• _Working data_
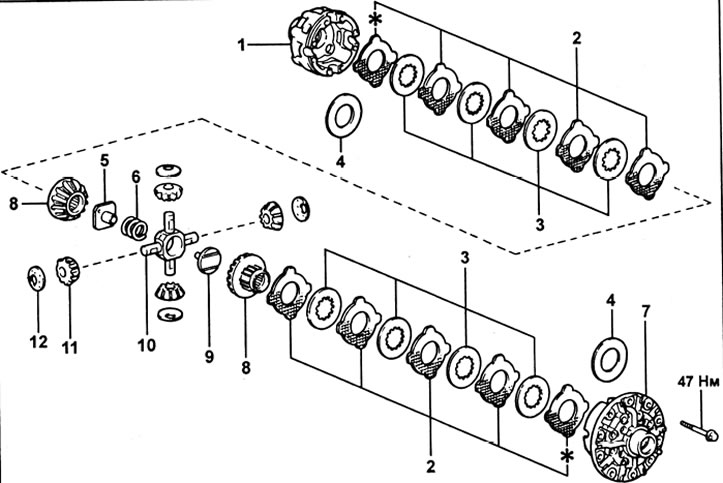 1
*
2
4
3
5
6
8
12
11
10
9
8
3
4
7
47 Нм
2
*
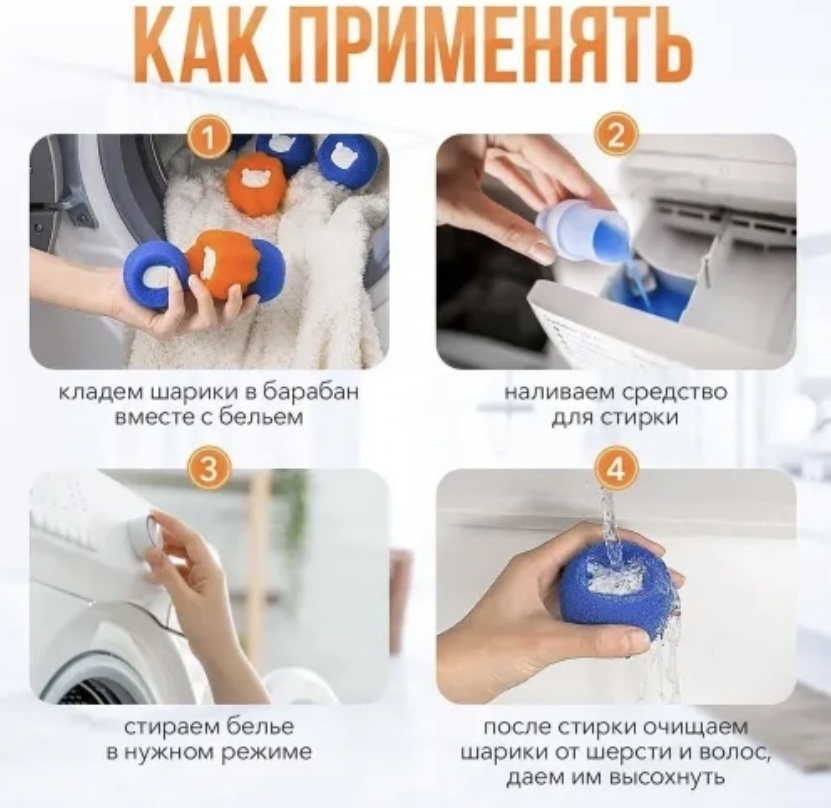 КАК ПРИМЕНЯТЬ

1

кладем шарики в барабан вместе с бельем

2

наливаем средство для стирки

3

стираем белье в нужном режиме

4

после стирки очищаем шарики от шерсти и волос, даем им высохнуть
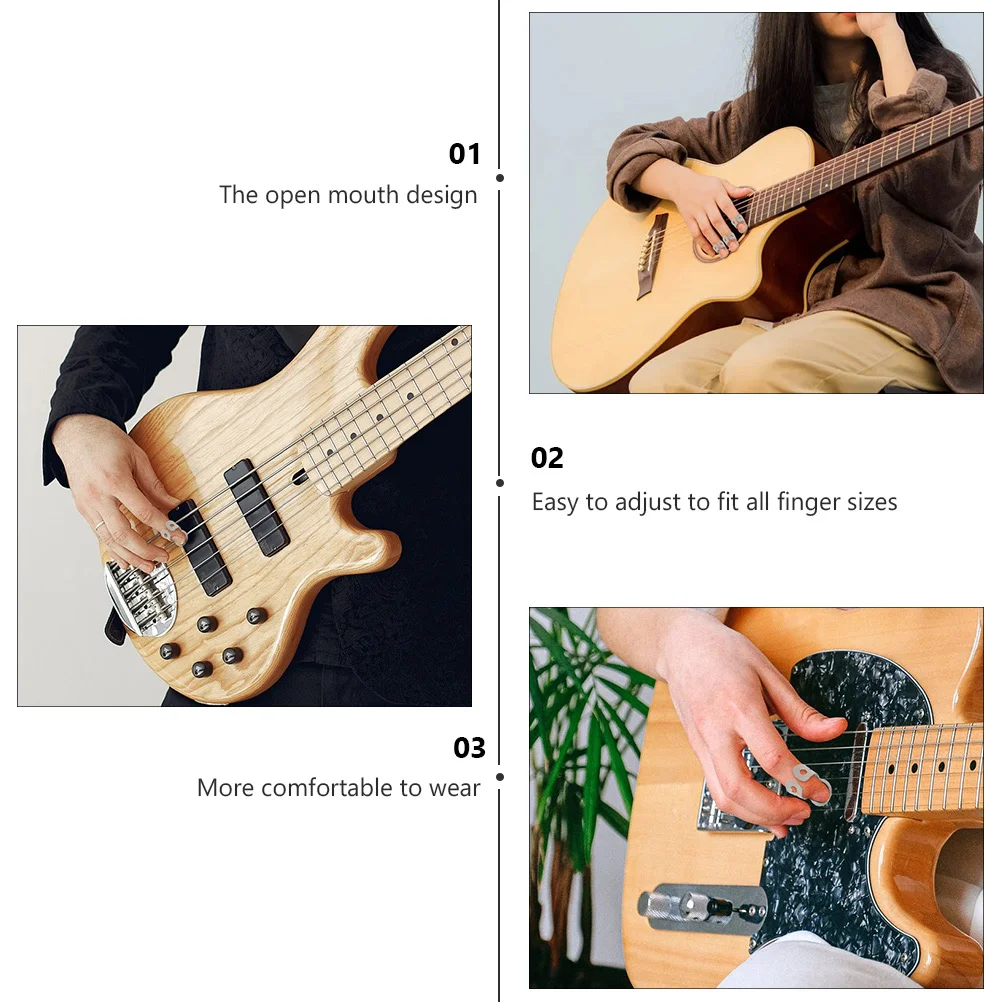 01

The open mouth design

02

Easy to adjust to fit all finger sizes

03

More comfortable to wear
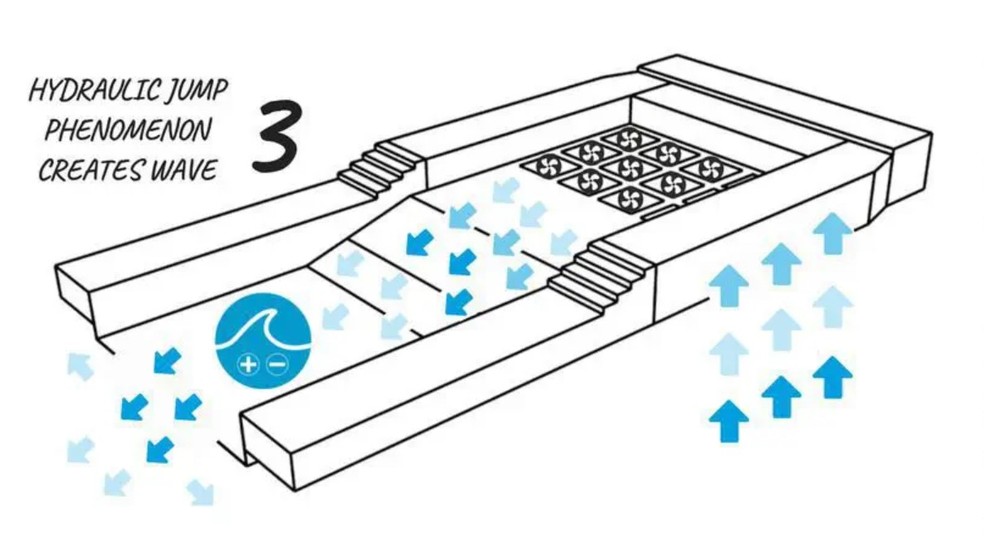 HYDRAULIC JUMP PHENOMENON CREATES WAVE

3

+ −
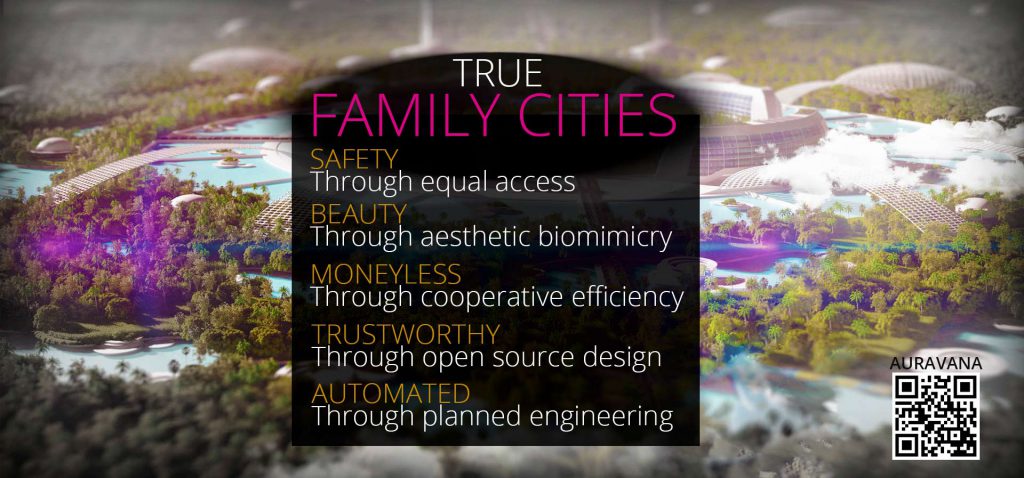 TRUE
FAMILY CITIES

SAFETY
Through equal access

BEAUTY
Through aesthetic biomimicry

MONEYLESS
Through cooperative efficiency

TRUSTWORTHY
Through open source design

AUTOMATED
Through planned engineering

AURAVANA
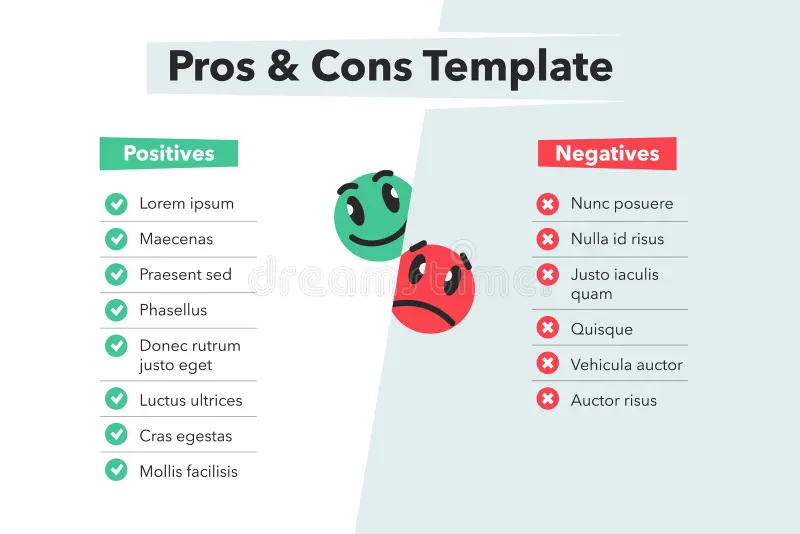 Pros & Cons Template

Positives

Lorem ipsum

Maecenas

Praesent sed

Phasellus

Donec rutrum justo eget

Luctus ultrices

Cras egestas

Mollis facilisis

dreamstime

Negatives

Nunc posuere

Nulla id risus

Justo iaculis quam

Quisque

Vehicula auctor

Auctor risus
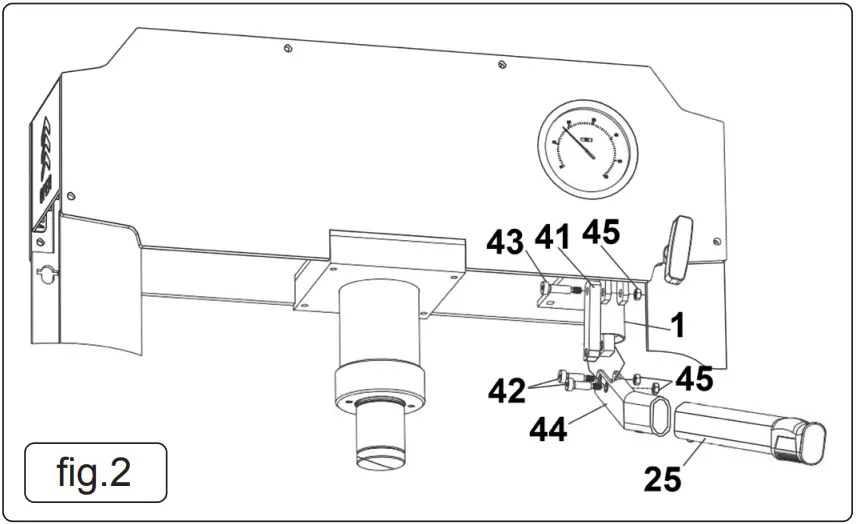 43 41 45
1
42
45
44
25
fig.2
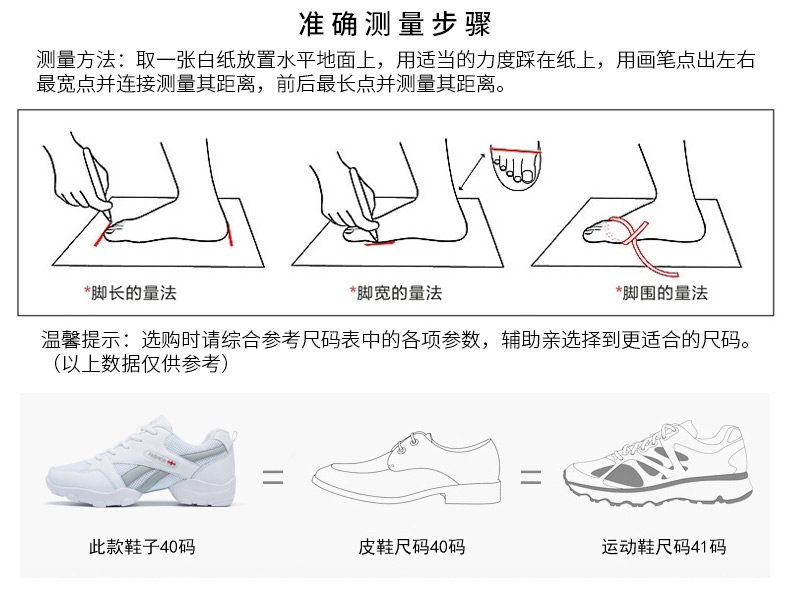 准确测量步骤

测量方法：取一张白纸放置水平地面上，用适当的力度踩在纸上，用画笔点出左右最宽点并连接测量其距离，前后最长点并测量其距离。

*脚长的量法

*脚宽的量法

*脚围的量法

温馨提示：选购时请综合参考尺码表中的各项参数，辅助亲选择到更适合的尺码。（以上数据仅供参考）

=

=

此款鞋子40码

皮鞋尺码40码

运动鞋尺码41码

• _What you have to do_
Your response should be made up of the lines in the data that contain the word "стирки".

• _Exercise response_
наливаем средство для стирки
после стирки очищаем шарики от шерсти и волос, даем им высохнуть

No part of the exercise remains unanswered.